Education buzzwords and acronyms every parent should know

buzzword word cloudEvery field has its fair share of jargon, but education seems to take it to a new level. Buzzwords and acronyms are used often in the learning community and it’s important to keep up with the lingo — especially if you’re a parent navigating through the ever-changing educational landscape. Test your knowledge of school terminology with these common buzzwords and acronyms.

  • 21st-century skills is a label used to describe the soft skills beyond reading, writing and arithmetic that all students need to master, broken down into four competencies referred to as the 4Cs: critical thinking, creativity, communication and collaboration.
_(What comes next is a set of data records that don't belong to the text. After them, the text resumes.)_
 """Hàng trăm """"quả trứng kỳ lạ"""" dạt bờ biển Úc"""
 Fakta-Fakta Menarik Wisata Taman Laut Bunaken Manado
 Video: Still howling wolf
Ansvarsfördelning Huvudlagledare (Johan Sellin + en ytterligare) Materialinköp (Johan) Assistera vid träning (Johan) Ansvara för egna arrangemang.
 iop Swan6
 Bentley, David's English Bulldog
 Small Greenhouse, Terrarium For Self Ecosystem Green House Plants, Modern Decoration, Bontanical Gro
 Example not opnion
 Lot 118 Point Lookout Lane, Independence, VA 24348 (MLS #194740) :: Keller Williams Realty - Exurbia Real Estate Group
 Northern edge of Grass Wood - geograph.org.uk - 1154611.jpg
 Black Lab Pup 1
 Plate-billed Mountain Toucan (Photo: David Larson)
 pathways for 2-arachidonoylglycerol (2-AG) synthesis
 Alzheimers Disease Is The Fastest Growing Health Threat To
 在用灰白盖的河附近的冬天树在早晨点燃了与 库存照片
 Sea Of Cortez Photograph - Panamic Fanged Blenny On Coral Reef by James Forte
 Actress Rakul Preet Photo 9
Some educators also include a fifth C – character.
  • Bloom’s Taxonomy is a classification of learning objectives in a hierarchy of six levels of complexity: remembering, understanding, applying, analyzing, evaluating and creating.
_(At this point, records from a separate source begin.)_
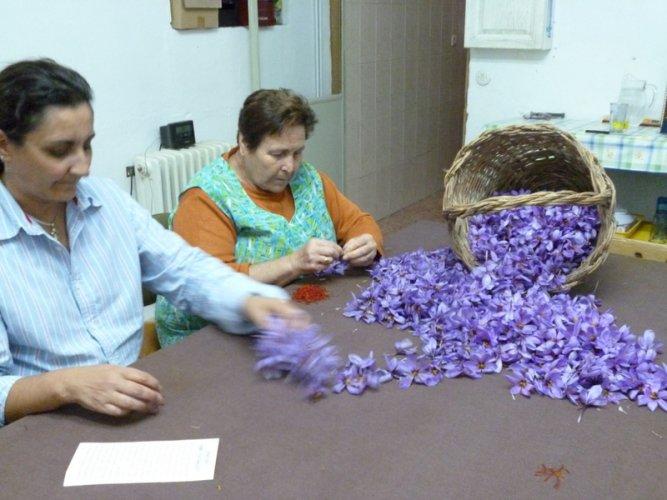 Spanish Saffron. La Mancha,Spain,Cultivation & harvesting (16)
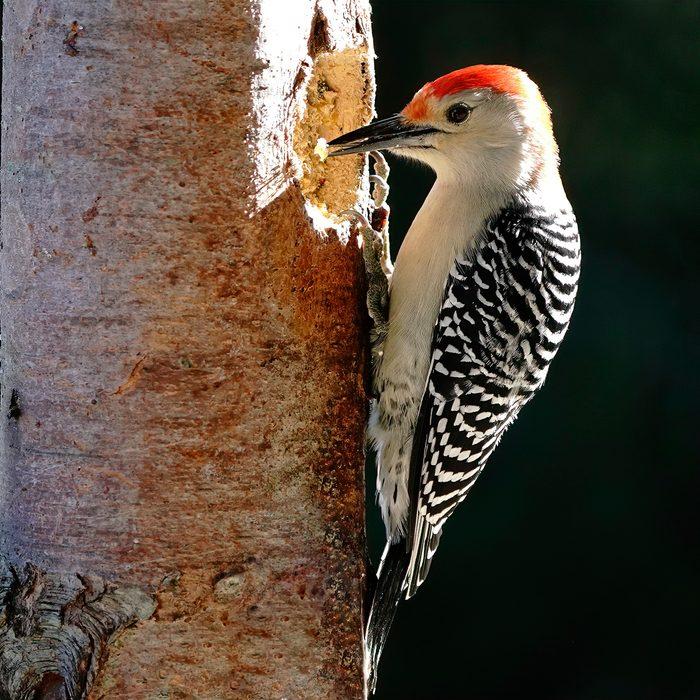 Birds Of Canada - Red-Bellied Woodpecker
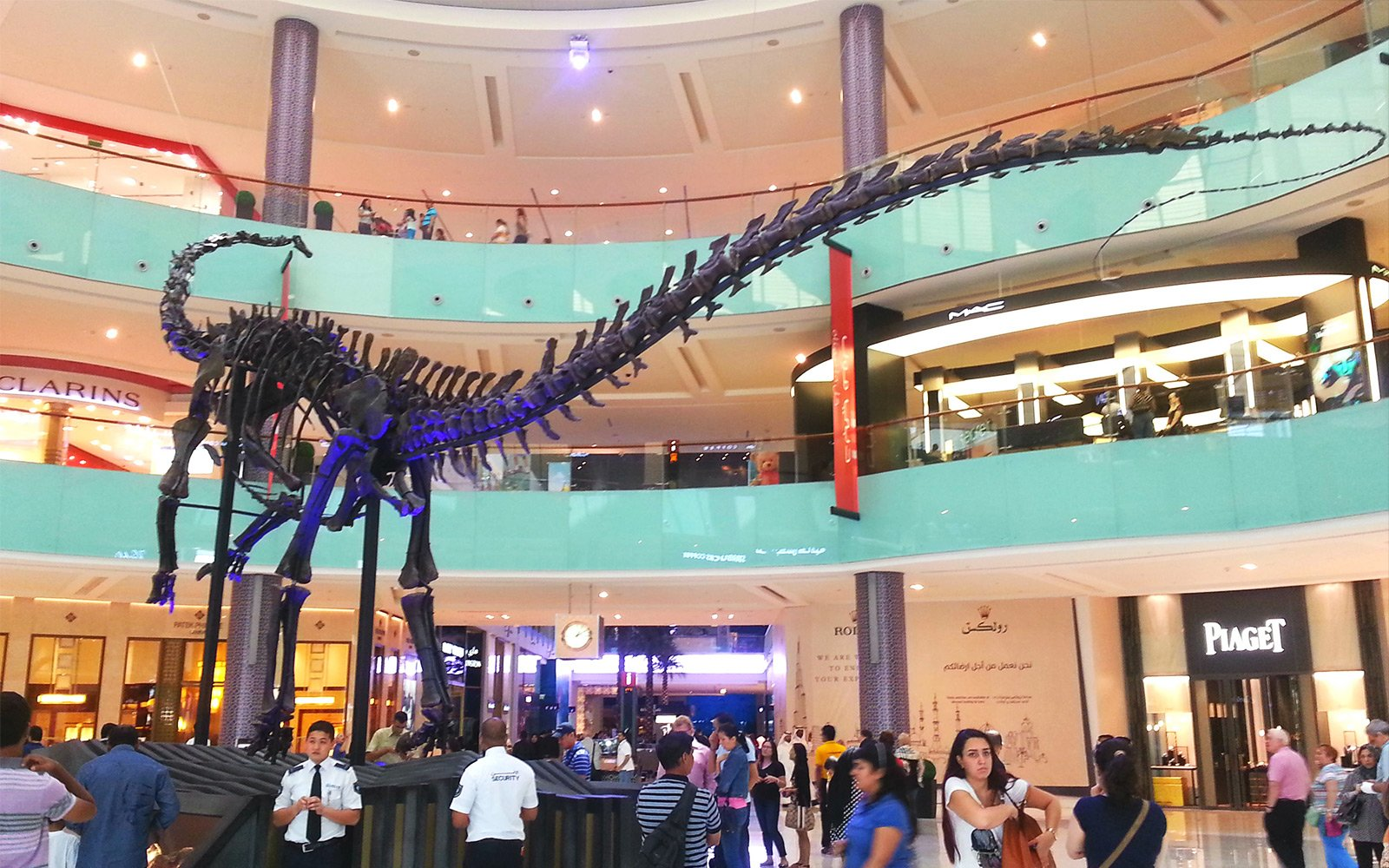 How to see a skeleton of a gigantic 155,000,000-year-old dinosaur in Dubai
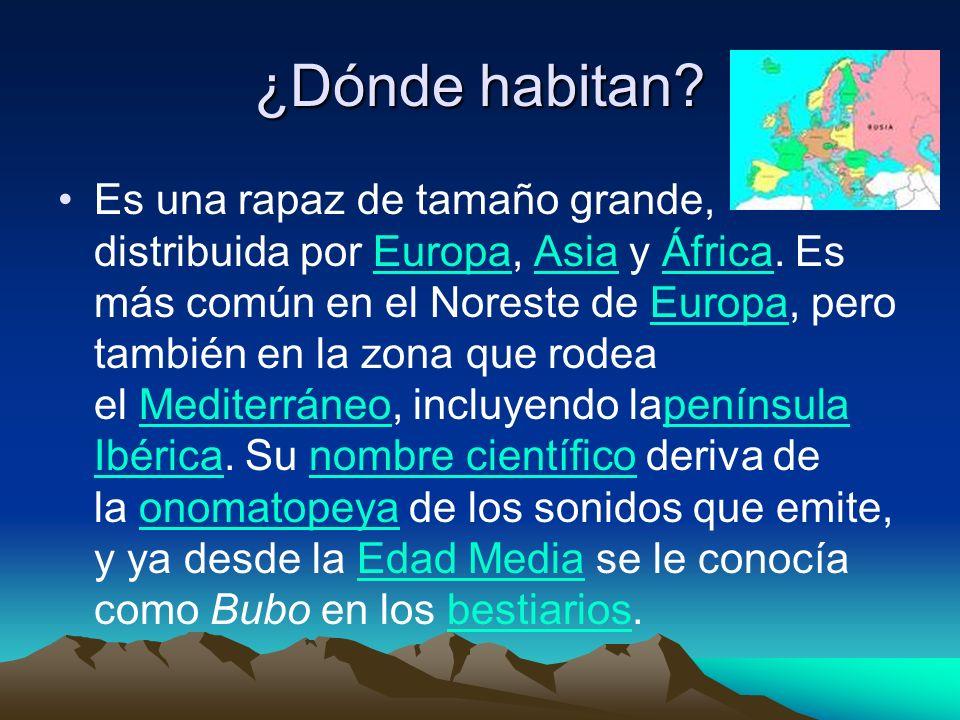 ¿Dónde habitan? Es una rapaz de tamaño grande, distribuida por Europa, Asia y África. Es más común en el Noreste de Europa, pero también en la zona qu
  • BYOD stands for Bring Your Own Device. This movement encourages each student to bring a personal smartphone, tablet or laptop to use in class for educational purposes. The idea is to personalize learning and engage students. BYOT (Bring your own Technology) is used as well.
  • Common Core State Standards have been adopted as California’s newest instructional standards, outlining what students should know and be able to do in English-language arts and mathematics from kindergarten through the 12th grade. They were designed to prepare students for college and career success, and you can learn more here.
  • Deeper learning is the process of learning for transfer. It enables an individual to take what was learned in one situation and apply it to new situations. This transferable knowledge is referred to as 21st-century competencies that include cognitive, intrapersonal and interpersonal domains.
  • Differentiated instruction offers students a variety of options in how they complete assignments, what materials or curriculum they use to do the work, and how they show their understanding. It implies that the teacher is personalizing and varying the instruction to meet the different ability levels and learning styles of each student.
  • Flipped classroom is a form of blended learning in which students learn new content online or electronically by reading or watching video content to gather knowledge. Students may interact and discuss their learning with one another before coming to class. The teacher then acts as a facilitator in the classroom to help students gain a deeper understanding of the content with which they have interacted.
  • LCFF (Local Control Funding Formula) refers to a new funding formula for California schools. The LCFF provides greater flexibility to school districts on how to use the money and allocates more funding to schools based on the number and concentration of English-language learners, low-income and foster youth.
  • MTSS (Multi-Tiered System of Supports) refers to a system within a school that identifies any student who needs help, not just academically but also behavioral and social-emotional. The support system determines how to help students, both in the classroom and out of school, with regular checks to determine whether the assistance is working and what follow-up steps are necessary.
  • Project-based learning is an approach to teaching students through inquiry as they actively explore authentic real-world problems, complex questions and challenges to acquire deeper knowledge.